• _FRAGMENTO DE ORIGEN_
/---
Caracas, dice él, es una ciudad de muerte, todo el tiempo se está escuchando disparos, balas de acá y de allá. Nos contó de haber estado alguna vez en un barrio de Caracas, cerca de un semáforo en donde siempre malabariaba. Algo extraño estaba ocurriendo, él se fue acercando lentamente y fue testigo de una gran acción comunitaria. La gente le pegaba con palos y piedras a un hombre joven, que según le contaron después era un violador. Al final todos los hombres, mujeres y niños le prendieron fuego al trasgresor. Para Flacoapie esta vivencia fue aterradora, observar como toda una comunidad captura a una persona y la quema viva. Sin embargo, las personas de allí le explicaban de muchas maneras que esto es normal: “Ellos son la ley, y no iban a dejar que un hombre que viola a sus hijas siga vivo”. Todo esto realizado obviamente sin que hubiese ni un solo agente de las autoridades.

Esta historia nos trajo a Colombia y nuestra imaginación voló a todos los barrios y a toda la problemática que sabemos existe en nuestro país. Para nosotros, colombianos y no colombianos que escuchábamos, el relato fue algo asombroso e inmediatamente pensamos y dijimos en coro: “Pero Colombia no es tan así, ¿o si?” Y la conclusión a la que llegamos fue que definitivamente hay muchas Bogotás, muchas Colombias. Una es nuestra percepción, otra puede ser la historia de un joven de un barrio de invasión o simplemente la de un artista callejero como Flacoapie que ve la vida desde un semáforo.
\---
• _FILAS REGISTRADAS_
/---
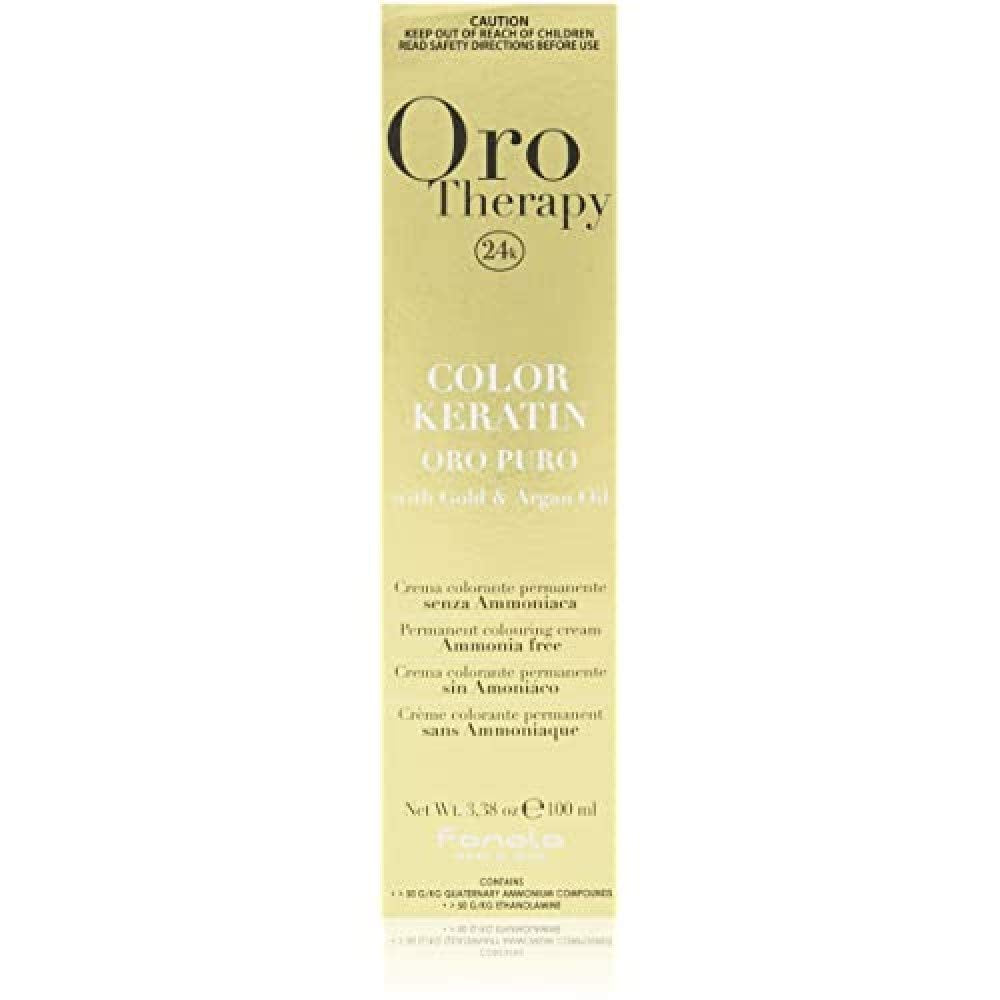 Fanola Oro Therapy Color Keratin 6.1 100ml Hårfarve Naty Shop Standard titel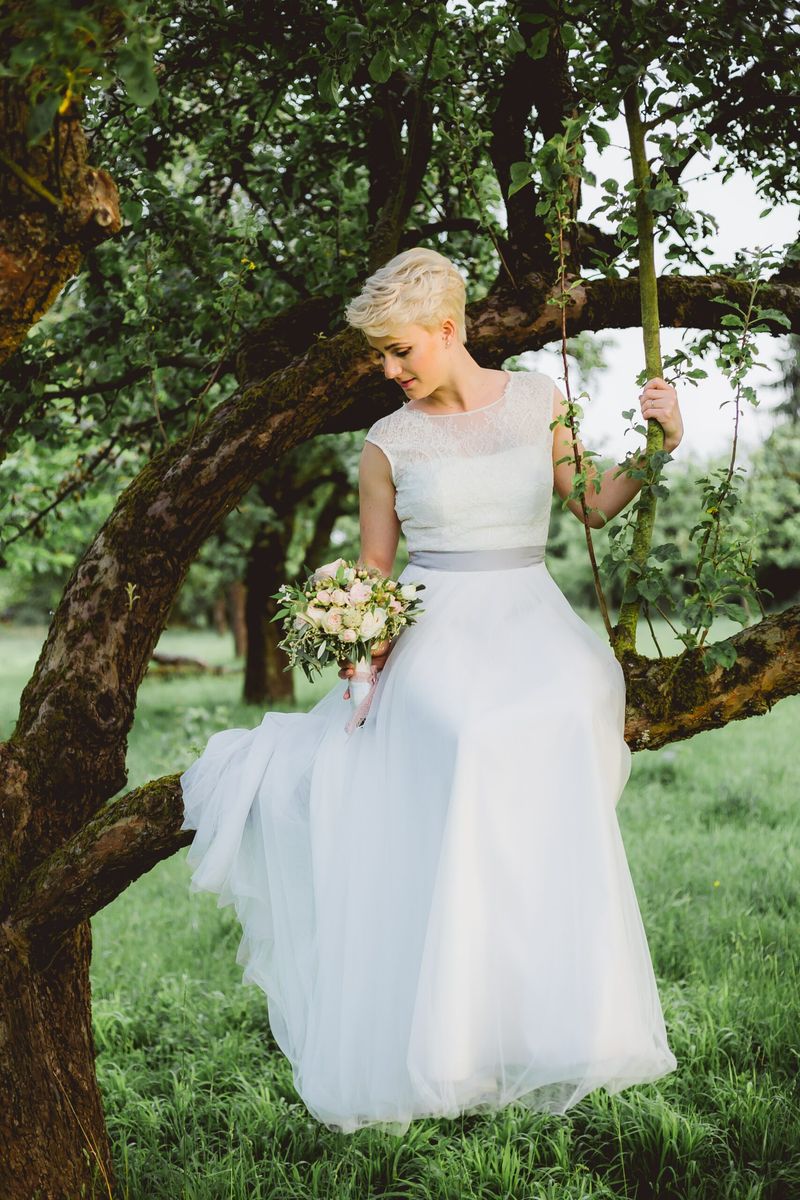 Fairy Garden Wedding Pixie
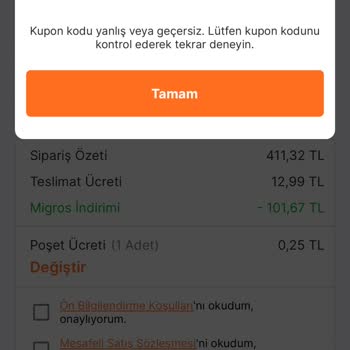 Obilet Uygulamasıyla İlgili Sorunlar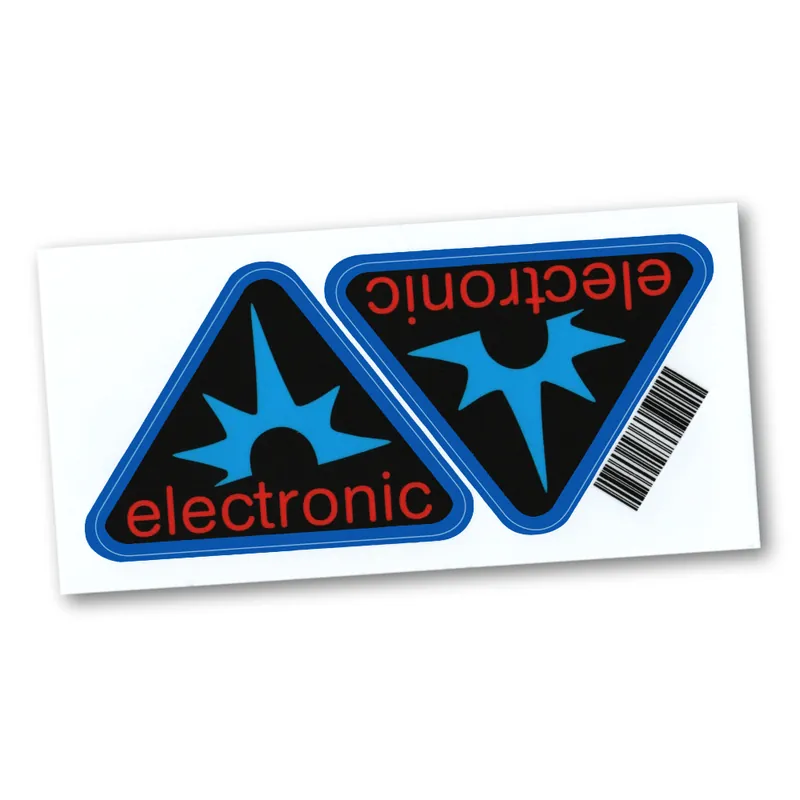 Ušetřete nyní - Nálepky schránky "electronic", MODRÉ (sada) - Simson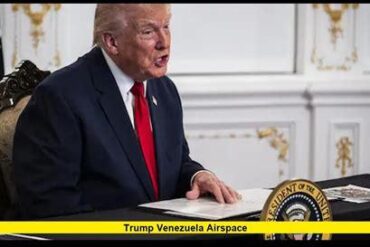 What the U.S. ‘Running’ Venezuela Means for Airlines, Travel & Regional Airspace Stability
\---
• _INDICACIONES A SEGUIR_
Transcribe una parte del fragmento: empieza en las palabras “Caracas, dice él, es” y termina después de “de las autoridades.”. Las filas no guardan relación con el fragmento.

• _RESPUESTA FINAL_
Caracas, dice él, es una ciudad de muerte, todo el tiempo se está escuchando disparos, balas de acá y de allá. Nos contó de haber estado alguna vez en un barrio de Caracas, cerca de un semáforo en donde siempre malabariaba. Algo extraño estaba ocurriendo, él se fue acercando lentamente y fue testigo de una gran acción comunitaria. La gente le pegaba con palos y piedras a un hombre joven, que según le contaron después era un violador. Al final todos los hombres, mujeres y niños le prendieron fuego al trasgresor. Para Flacoapie esta vivencia fue aterradora, observar como toda una comunidad captura a una persona y la quema viva. Sin embargo, las personas de allí le explicaban de muchas maneras que esto es normal: “Ellos son la ley, y no iban a dejar que un hombre que viola a sus hijas siga vivo”. Todo esto realizado obviamente sin que hubiese ni un solo agente de las autoridades.